WHAT NEEDS TO BE DONE — Reproduce the listing below with every "menu board" replaced by "chalkboard sign", leaving everything else unchanged.

=======

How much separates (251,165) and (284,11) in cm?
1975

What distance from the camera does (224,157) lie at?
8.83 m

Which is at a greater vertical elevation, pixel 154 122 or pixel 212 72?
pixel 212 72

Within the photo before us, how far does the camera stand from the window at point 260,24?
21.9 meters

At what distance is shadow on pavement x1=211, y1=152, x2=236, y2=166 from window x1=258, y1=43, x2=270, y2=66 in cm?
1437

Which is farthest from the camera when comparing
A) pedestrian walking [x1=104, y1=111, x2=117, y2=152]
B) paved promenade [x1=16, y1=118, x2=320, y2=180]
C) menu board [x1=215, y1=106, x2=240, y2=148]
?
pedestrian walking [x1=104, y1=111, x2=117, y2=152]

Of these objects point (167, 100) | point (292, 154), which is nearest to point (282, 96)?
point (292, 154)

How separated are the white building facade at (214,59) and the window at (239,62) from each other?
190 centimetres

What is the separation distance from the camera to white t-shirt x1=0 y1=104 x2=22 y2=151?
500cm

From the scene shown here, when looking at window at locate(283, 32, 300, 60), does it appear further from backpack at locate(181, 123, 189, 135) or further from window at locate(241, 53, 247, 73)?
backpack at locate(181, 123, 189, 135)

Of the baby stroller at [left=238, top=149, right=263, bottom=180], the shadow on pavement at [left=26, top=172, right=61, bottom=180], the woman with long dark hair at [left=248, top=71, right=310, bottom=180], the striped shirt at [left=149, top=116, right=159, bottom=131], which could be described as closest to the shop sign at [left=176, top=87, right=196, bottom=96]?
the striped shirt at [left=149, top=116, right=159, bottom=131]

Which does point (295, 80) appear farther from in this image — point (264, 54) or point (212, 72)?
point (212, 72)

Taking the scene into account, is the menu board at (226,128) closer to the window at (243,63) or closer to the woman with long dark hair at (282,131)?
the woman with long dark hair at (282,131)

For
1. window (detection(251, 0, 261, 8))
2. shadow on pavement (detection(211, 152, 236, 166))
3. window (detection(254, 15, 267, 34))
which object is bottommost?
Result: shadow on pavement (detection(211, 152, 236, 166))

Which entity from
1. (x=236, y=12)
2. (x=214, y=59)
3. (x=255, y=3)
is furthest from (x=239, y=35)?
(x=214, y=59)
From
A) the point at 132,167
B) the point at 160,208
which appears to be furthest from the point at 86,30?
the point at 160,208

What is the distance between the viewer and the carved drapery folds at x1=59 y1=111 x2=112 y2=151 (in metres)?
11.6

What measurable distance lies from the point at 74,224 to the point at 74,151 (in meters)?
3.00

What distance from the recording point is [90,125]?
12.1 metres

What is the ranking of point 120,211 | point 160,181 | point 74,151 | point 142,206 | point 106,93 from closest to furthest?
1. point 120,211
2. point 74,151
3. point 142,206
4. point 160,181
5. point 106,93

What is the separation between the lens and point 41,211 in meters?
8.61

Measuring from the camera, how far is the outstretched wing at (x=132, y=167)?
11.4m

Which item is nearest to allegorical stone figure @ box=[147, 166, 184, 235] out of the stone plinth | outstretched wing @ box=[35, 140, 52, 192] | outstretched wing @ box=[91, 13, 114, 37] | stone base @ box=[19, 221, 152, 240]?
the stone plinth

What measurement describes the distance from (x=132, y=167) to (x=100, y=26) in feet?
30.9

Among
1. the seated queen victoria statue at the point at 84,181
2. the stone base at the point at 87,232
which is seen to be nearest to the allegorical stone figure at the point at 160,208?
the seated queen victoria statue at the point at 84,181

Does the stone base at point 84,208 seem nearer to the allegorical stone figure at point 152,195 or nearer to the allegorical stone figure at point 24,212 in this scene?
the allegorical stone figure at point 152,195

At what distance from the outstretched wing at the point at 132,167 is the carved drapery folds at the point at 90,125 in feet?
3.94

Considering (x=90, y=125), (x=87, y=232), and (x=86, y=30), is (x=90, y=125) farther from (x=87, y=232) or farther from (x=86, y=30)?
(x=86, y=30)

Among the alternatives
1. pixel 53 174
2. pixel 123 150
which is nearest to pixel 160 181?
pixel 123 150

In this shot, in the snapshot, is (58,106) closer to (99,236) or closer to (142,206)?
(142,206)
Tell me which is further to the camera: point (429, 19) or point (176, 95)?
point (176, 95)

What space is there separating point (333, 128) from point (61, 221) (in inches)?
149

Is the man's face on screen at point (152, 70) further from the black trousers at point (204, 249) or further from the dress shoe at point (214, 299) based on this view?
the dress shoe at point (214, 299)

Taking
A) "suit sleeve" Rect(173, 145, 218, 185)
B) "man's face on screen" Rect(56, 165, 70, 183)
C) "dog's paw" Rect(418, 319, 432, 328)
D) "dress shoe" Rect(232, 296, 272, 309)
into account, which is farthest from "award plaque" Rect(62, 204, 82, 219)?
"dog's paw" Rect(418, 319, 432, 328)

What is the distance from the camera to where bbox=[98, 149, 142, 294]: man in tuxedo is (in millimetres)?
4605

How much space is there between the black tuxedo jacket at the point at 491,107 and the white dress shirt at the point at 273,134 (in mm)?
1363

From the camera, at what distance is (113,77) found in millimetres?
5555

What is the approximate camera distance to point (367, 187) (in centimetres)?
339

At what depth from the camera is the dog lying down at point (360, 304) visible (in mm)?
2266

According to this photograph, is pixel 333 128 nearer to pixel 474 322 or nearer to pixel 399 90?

=======

OUTPUT FOR THIS TASK —
How much separates (251,165) and (284,11) in cm?
1975

What distance from the camera does (224,157) lie at?
8.83 m

Which is at a greater vertical elevation, pixel 154 122 or pixel 212 72?
pixel 212 72

Within the photo before us, how far does the camera stand from the window at point 260,24?
21.9 meters

At what distance is shadow on pavement x1=211, y1=152, x2=236, y2=166 from window x1=258, y1=43, x2=270, y2=66 in cm?
1437

Which is farthest from the camera when comparing
A) pedestrian walking [x1=104, y1=111, x2=117, y2=152]
B) paved promenade [x1=16, y1=118, x2=320, y2=180]
C) chalkboard sign [x1=215, y1=106, x2=240, y2=148]
?
pedestrian walking [x1=104, y1=111, x2=117, y2=152]

Of these objects point (167, 100) | point (292, 154), which is nearest to point (282, 96)?
point (292, 154)

How separated are the white building facade at (214,59) and the window at (239,62) from each other?
190 centimetres

What is the separation distance from the camera to white t-shirt x1=0 y1=104 x2=22 y2=151?
500cm

From the scene shown here, when looking at window at locate(283, 32, 300, 60), does it appear further from backpack at locate(181, 123, 189, 135) or further from window at locate(241, 53, 247, 73)?
backpack at locate(181, 123, 189, 135)

Of the baby stroller at [left=238, top=149, right=263, bottom=180], the shadow on pavement at [left=26, top=172, right=61, bottom=180], the woman with long dark hair at [left=248, top=71, right=310, bottom=180], the striped shirt at [left=149, top=116, right=159, bottom=131], which could be described as closest to the shop sign at [left=176, top=87, right=196, bottom=96]?
the striped shirt at [left=149, top=116, right=159, bottom=131]

Which does point (295, 80) appear farther from in this image — point (264, 54) or point (212, 72)?
point (212, 72)

Taking the scene into account, is the chalkboard sign at (226,128) closer to the window at (243,63) or closer to the woman with long dark hair at (282,131)?
the woman with long dark hair at (282,131)

For
1. window (detection(251, 0, 261, 8))
2. shadow on pavement (detection(211, 152, 236, 166))
3. window (detection(254, 15, 267, 34))
which object is bottommost?
Result: shadow on pavement (detection(211, 152, 236, 166))

Which entity from
1. (x=236, y=12)
2. (x=214, y=59)
3. (x=255, y=3)
is furthest from (x=239, y=35)?
(x=214, y=59)
From
A) the point at 132,167
B) the point at 160,208
which appears to be furthest from the point at 86,30?
the point at 160,208

What is the distance between the viewer and the carved drapery folds at x1=59 y1=111 x2=112 y2=151 (in metres)?
11.6

What measurable distance lies from the point at 74,224 to the point at 74,151 (in meters)?
3.00

What distance from the recording point is [90,125]?
12.1 metres

What is the ranking of point 120,211 | point 160,181 | point 74,151 | point 142,206 | point 106,93 from closest to furthest?
1. point 120,211
2. point 74,151
3. point 142,206
4. point 160,181
5. point 106,93

What is the separation between the lens and point 41,211 in meters?
8.61

Measuring from the camera, how far is the outstretched wing at (x=132, y=167)?
11.4m

Which item is nearest to allegorical stone figure @ box=[147, 166, 184, 235] out of the stone plinth | outstretched wing @ box=[35, 140, 52, 192] | outstretched wing @ box=[91, 13, 114, 37] | stone base @ box=[19, 221, 152, 240]?
the stone plinth

What measurement describes the distance from (x=132, y=167) to (x=100, y=26) in feet?
30.9

Among
1. the seated queen victoria statue at the point at 84,181
2. the stone base at the point at 87,232
which is seen to be nearest to the allegorical stone figure at the point at 160,208?
the seated queen victoria statue at the point at 84,181

Does the stone base at point 84,208 seem nearer to the allegorical stone figure at point 152,195 or nearer to the allegorical stone figure at point 24,212 in this scene?
the allegorical stone figure at point 152,195

At what distance from the outstretched wing at the point at 132,167 is the carved drapery folds at the point at 90,125 in feet?
3.94

Considering (x=90, y=125), (x=87, y=232), and (x=86, y=30), is (x=90, y=125) farther from (x=87, y=232) or farther from (x=86, y=30)?
(x=86, y=30)

Among the alternatives
1. pixel 53 174
2. pixel 123 150
which is nearest to pixel 160 181?
pixel 123 150

In this shot, in the snapshot, is (58,106) closer to (99,236) or closer to (142,206)?
(142,206)
Tell me which is further to the camera: point (429, 19) or point (176, 95)?
point (176, 95)

What space is there separating point (333, 128) from point (61, 221) (in inches)?
149

Is the man's face on screen at point (152, 70) further from the black trousers at point (204, 249) or further from the dress shoe at point (214, 299) based on this view?
the dress shoe at point (214, 299)

Taking
A) "suit sleeve" Rect(173, 145, 218, 185)
B) "man's face on screen" Rect(56, 165, 70, 183)
C) "dog's paw" Rect(418, 319, 432, 328)
D) "dress shoe" Rect(232, 296, 272, 309)
into account, which is farthest from "award plaque" Rect(62, 204, 82, 219)?
"dog's paw" Rect(418, 319, 432, 328)

What is the distance from the camera to where bbox=[98, 149, 142, 294]: man in tuxedo is (in millimetres)?
4605

How much space is there between the black tuxedo jacket at the point at 491,107 and the white dress shirt at the point at 273,134 (in mm)?
1363

From the camera, at what distance is (113,77) found in millimetres?
5555

What is the approximate camera distance to point (367, 187) (in centimetres)?
339

At what depth from the camera is the dog lying down at point (360, 304) visible (in mm)?
2266

According to this photograph, is pixel 333 128 nearer to pixel 474 322 or nearer to pixel 399 90?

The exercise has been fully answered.